Top of Reading text

Genocide is not a thing of the past. Mass murders still happen today. Being a news buff, I have for many years listened to CBS radio news when traveling in my car. Each broadcast begins with, “CBS covers the world.” There is no way anyone can cover everything going on in the world in a brief newscast. Too many people are suffering, fighting the ravages of war, in poverty and hungry, for anyone to summarize it in five minutes or less.
A too-often missing conviction today is that evil is real, exceedingly powerful and alarmingly predominant. It can sneak up on us when we are not alert. “The Resistance Banker” is the story of one man’s response to that fact.
We inhale grace when we make ourselves alert to evil’s prevalence. It’s a shield of protection. New Testament writer, Peter, urged his readers (1Peter 5:8), “Be alert and of sober mind. Your enemy the devil prowls around like a roaring lion looking for someone to devour.”

Bottom of Reading text

Exercise set ->
a - Write out the part of the essay about evil that begins at the words "Genocide is not" and stops after the words "minutes or less.".
b - Write what comes next in the essay about evil, picking up after its final sentence.

Top of Data provided

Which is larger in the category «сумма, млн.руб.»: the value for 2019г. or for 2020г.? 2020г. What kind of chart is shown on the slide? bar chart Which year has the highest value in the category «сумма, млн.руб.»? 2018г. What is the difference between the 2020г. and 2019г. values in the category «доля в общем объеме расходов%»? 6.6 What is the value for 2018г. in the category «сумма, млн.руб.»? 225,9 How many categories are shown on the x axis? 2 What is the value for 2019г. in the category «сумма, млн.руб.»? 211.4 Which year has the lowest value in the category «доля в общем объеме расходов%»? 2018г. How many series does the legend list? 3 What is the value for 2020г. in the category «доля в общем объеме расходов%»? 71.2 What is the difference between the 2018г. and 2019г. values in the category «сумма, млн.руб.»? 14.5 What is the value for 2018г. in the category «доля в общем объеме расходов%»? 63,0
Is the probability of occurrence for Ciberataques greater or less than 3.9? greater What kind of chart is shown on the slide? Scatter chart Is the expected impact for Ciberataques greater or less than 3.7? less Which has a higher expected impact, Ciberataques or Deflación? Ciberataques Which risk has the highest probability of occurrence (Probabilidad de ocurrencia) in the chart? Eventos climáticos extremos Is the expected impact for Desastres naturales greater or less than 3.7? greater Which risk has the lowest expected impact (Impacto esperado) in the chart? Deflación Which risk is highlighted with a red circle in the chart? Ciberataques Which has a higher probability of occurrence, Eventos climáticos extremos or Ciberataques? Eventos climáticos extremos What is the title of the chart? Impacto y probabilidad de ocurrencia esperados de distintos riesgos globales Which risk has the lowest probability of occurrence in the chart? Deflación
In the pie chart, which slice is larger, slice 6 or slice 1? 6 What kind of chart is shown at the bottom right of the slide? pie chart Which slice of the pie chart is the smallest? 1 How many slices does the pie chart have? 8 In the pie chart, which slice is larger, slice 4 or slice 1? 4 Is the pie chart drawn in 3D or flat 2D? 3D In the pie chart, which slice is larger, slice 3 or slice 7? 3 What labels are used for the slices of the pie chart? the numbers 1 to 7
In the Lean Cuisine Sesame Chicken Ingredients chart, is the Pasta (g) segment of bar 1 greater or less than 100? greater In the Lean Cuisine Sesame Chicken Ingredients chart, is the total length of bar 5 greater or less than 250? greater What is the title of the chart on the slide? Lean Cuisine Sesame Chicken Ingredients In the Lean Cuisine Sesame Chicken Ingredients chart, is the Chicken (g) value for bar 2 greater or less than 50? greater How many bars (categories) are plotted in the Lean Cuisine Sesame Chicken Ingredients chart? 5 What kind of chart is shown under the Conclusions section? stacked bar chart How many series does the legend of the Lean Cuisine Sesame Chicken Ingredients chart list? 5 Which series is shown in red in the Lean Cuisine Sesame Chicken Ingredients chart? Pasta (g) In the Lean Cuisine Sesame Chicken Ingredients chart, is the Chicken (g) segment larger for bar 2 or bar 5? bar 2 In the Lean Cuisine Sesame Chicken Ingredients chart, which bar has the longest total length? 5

Bottom of Data provided

Responses to the tasks ->
a -
Genocide is not a thing of the past. Mass murders still happen today. Being a news buff, I have for many years listened to CBS radio news when traveling in my car. Each broadcast begins with, “CBS covers the world.” There is no way anyone can cover everything going on in the world in a brief newscast. Too many people are suffering, fighting the ravages of war, in poverty and hungry, for anyone to summarize it in five minutes or less.

b -
It’s healthy to live with fear (profound respect for, not being afraid of) of God. A biblical Proverb (16:6) guides us, “ . . . through the fear of the LORD evil is avoided.” Another biblical Proverb (14:27) reminds us, “The fear of the LORD is a fountain of life, . . . .” When we rest in knowing that Jesus Christ is the Savior of the World, who can disable evil and will ultimately triumph over all evil, we can exhale gratitude.